- Complete the following -
1) From the practice innovation post, return the text starting at "The session had" and ending at "medication adherence initiatives.".
2) In the practice innovation post, which ACC campaign is described as highly successful?
3) Using the practice innovation post, explain why Fred Bove is called the former ACC president.

- Quoted passage -

Yesterday I spoke at a
session on practice management called “Practice Innovation: How to Reduce Costs
and Increase Quality.” This session offered a high-level look at the many
resources the College has available to help practices deliver high quality care
while saving money.
The session had an all-star
lineup: former (as of convocation last night) ACC President Fred Bove, M.D.,
M.A.C.C., and now current president Ralph Brindis, M.D., F.A.C.C., were the
session chairs. Ralph gave a talk about the role of registries in a reformed
health care system and how registries can help measure success, reduce health
care disparities and serve as an important tool in comparative effectiveness
research (similar to what I wrote about on Sunday).
ACC SVP of Science and
Quality Janet Wright, M.D., F.A.C.C., talked about the various quality programs
that ACC runs, such as the highly successful Door-to-Balloon campaign, the
newly formed Hospital to Home program and medication adherence initiatives.

Saved entries
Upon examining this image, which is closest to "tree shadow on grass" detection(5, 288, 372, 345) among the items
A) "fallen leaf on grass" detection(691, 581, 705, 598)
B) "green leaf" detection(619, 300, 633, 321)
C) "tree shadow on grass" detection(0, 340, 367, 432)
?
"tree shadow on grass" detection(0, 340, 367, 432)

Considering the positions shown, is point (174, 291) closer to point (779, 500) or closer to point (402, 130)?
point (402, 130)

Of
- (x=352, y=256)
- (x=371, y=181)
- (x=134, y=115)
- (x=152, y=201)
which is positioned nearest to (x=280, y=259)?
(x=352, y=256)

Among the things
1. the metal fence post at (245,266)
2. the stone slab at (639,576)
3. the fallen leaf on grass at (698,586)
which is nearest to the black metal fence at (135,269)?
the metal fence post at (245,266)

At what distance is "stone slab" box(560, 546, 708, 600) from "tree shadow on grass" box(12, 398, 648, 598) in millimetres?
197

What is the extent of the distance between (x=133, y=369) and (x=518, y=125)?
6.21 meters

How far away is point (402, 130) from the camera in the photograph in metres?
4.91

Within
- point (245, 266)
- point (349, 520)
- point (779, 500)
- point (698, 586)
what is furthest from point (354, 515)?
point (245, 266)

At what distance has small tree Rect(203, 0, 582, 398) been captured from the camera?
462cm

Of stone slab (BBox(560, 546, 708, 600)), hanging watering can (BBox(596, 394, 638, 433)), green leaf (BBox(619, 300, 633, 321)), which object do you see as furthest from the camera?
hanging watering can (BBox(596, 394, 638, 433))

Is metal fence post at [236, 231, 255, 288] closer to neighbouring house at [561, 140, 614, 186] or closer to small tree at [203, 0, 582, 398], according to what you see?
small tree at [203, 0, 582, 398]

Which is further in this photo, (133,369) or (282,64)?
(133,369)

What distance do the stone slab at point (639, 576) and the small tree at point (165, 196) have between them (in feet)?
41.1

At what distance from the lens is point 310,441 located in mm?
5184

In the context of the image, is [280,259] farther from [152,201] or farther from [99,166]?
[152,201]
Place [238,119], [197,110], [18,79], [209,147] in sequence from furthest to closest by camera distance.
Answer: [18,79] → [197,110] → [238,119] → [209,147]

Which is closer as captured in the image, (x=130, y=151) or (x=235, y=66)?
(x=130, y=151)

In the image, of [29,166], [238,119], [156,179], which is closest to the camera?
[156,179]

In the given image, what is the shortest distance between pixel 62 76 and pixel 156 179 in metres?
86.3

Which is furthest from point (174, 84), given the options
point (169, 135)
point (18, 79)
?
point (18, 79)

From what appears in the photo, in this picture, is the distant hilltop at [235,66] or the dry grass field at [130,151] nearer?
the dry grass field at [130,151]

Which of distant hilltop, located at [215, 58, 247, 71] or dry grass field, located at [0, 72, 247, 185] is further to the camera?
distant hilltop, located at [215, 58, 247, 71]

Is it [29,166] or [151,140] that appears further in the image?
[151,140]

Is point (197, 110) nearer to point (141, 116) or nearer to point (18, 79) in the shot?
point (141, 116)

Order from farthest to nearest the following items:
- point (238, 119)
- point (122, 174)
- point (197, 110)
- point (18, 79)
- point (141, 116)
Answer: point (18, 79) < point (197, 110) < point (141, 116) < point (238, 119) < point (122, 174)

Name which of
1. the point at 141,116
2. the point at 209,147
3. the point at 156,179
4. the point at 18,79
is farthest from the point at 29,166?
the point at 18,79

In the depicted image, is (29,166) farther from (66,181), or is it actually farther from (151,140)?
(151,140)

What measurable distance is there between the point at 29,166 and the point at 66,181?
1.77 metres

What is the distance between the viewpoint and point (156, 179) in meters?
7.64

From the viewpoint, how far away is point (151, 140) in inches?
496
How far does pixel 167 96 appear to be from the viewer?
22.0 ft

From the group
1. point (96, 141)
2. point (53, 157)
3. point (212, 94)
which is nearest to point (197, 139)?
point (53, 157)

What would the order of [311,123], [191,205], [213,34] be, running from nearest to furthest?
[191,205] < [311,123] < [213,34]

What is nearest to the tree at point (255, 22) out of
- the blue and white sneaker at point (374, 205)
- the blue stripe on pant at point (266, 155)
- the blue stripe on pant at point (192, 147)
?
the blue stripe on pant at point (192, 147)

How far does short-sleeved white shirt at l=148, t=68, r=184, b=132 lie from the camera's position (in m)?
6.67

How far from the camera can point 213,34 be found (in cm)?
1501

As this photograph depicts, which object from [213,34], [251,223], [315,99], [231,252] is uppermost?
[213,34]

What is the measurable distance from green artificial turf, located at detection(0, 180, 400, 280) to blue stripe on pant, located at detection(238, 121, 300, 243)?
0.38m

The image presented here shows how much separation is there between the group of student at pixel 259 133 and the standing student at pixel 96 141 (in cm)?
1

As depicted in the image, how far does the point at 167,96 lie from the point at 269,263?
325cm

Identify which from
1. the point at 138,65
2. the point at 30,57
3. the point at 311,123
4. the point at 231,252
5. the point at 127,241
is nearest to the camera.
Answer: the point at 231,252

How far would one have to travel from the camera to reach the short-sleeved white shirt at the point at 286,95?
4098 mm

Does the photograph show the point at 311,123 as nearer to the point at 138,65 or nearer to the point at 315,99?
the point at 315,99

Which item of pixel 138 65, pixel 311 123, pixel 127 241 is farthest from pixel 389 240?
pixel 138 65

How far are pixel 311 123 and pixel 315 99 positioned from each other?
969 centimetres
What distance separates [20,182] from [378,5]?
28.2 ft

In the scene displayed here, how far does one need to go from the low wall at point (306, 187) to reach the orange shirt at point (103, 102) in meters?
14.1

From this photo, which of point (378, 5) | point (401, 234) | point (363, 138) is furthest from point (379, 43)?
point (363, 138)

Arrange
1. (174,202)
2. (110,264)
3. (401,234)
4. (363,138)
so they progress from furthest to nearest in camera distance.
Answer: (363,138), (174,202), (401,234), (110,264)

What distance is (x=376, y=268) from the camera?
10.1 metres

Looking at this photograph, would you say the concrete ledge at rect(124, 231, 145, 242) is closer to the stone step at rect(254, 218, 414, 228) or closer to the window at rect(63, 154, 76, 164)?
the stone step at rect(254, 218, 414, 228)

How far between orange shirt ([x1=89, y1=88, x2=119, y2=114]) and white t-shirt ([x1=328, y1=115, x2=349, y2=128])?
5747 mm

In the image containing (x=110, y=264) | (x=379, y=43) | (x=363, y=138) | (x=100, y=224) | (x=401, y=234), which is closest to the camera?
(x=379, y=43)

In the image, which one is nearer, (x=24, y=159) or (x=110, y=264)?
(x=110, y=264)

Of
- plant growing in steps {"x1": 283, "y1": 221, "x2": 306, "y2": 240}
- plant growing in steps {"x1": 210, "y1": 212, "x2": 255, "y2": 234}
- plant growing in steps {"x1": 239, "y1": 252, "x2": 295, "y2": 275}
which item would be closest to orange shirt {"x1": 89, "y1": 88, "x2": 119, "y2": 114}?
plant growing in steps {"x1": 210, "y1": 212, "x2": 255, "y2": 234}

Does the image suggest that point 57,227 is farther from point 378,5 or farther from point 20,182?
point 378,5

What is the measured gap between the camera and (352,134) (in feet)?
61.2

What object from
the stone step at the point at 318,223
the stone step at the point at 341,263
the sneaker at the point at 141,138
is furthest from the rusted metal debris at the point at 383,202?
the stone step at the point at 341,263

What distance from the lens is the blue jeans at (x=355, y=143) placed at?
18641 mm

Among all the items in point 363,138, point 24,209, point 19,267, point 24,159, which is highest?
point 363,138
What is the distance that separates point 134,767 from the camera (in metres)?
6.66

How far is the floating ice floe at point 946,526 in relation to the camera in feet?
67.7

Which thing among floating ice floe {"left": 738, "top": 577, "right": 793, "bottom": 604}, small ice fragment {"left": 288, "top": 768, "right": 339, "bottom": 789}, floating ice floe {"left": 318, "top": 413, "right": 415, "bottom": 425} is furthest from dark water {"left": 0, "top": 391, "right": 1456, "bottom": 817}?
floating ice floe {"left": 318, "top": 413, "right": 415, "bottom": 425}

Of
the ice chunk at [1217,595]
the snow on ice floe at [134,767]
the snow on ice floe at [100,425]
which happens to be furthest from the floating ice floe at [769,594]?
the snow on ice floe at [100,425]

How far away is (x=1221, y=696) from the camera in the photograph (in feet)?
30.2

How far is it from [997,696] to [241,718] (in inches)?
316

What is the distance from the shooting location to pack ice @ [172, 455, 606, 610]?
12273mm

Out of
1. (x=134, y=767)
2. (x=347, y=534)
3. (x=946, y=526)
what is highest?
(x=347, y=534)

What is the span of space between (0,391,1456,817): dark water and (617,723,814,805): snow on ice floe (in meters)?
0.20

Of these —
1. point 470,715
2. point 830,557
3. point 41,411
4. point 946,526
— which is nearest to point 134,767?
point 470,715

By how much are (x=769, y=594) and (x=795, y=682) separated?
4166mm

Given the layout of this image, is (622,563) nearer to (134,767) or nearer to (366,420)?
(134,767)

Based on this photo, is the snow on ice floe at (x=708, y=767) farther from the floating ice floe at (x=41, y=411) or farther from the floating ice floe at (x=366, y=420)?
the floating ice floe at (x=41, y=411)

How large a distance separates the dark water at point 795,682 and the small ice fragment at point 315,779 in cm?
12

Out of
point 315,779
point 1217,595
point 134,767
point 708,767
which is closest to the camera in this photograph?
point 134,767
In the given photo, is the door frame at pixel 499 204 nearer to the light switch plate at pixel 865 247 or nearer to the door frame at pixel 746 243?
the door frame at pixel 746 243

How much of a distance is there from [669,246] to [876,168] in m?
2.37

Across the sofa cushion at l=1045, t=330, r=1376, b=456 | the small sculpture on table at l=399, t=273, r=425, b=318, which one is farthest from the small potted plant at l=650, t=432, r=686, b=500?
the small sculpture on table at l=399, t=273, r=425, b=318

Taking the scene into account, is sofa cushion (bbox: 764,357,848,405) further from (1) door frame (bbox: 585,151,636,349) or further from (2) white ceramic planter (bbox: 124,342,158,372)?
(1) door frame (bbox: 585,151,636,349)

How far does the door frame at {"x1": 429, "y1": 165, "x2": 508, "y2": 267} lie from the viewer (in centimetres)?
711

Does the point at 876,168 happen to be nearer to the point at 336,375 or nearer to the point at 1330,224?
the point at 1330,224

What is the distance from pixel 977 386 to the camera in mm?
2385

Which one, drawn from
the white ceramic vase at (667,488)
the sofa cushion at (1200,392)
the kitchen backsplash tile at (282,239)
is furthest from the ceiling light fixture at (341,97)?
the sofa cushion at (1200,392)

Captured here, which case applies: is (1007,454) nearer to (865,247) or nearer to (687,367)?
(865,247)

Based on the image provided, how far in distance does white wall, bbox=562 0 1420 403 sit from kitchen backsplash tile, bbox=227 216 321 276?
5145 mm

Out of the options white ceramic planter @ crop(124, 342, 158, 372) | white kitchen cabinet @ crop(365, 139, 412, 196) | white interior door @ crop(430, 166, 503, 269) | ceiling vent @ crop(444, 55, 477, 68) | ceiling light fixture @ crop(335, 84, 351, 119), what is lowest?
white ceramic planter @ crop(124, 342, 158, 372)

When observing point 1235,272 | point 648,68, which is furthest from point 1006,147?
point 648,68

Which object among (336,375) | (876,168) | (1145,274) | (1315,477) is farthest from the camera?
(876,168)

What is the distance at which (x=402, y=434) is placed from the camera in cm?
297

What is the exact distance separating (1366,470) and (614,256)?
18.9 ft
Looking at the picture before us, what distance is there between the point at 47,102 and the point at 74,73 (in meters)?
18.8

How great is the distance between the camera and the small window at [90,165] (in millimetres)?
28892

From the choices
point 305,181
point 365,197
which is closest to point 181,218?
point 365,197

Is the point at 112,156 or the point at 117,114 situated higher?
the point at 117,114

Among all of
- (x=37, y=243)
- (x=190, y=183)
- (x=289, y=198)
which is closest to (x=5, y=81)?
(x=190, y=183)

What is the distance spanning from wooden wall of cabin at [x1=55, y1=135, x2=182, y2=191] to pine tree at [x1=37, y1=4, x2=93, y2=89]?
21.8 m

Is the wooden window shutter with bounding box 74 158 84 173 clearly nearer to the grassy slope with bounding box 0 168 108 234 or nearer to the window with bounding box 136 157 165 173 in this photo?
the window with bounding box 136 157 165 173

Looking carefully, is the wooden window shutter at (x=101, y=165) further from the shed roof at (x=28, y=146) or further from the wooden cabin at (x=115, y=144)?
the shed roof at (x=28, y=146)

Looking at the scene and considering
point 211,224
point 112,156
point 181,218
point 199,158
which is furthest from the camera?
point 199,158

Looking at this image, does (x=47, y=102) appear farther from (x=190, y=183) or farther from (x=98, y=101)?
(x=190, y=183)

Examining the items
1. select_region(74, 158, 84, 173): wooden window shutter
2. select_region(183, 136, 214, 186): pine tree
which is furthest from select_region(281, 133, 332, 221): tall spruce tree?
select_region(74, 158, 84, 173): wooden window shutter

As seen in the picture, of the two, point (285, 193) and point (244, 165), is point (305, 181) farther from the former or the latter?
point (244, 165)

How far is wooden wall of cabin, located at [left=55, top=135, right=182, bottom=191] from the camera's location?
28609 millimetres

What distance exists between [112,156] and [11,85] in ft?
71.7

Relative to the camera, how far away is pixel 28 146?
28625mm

- Task-by-task solutions -
1)
The session had an all-star
lineup: former (as of convocation last night) ACC President Fred Bove, M.D.,
M.A.C.C., and now current president Ralph Brindis, M.D., F.A.C.C., were the
session chairs. Ralph gave a talk about the role of registries in a reformed
health care system and how registries can help measure success, reduce health
care disparities and serve as an important tool in comparative effectiveness
research (similar to what I wrote about on Sunday).
ACC SVP of Science and
Quality Janet Wright, M.D., F.A.C.C., talked about the various quality programs
that ACC runs, such as the highly successful Door-to-Balloon campaign, the
newly formed Hospital to Home program and medication adherence initiatives.

2) The Door-to-Balloon campaign.

3) He became the former president at convocation the night before. From then on, Ralph Brindis was the current president.